**WORK TO DO:**
Put the lines of the data from the one containing "Looking among" through the one containing "which one is", inclusive, into a Markdown table. Use the columns Row and Line, number each row, and skip blank lines.
┄┄┄┄┄┄┄┄┄┄
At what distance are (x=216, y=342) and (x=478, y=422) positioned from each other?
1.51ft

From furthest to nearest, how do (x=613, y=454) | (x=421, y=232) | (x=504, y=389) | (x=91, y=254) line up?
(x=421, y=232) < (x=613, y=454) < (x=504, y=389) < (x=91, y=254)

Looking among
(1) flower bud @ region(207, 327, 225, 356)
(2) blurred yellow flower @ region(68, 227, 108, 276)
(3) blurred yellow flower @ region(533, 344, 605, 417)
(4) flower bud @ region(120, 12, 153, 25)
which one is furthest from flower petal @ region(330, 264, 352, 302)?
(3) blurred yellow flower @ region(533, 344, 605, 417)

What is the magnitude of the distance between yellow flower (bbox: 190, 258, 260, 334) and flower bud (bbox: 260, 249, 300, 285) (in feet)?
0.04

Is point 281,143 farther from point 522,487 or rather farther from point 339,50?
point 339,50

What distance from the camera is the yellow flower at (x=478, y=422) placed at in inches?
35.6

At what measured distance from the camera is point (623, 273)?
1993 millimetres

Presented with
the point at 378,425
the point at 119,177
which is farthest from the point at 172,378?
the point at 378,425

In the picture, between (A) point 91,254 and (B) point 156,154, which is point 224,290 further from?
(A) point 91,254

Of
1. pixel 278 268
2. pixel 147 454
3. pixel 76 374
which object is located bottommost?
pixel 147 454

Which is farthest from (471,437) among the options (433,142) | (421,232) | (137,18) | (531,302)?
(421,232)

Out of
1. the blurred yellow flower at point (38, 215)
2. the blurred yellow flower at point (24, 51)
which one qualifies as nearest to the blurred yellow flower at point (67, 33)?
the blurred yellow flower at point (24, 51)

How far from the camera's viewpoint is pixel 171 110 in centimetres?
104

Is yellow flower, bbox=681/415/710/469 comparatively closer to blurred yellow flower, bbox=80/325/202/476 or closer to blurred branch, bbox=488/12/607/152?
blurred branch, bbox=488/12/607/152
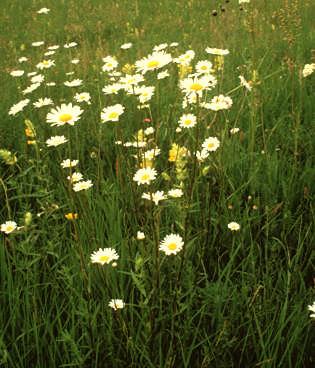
┄┄┄┄┄┄┄┄┄┄
**FULL RESPONSE:**
| Row | Line |
|---|---|
| 1 | Looking among |
| 2 | (1) flower bud @ region(207, 327, 225, 356) |
| 3 | (2) blurred yellow flower @ region(68, 227, 108, 276) |
| 4 | (3) blurred yellow flower @ region(533, 344, 605, 417) |
| 5 | (4) flower bud @ region(120, 12, 153, 25) |
| 6 | which one is furthest from flower petal @ region(330, 264, 352, 302)? |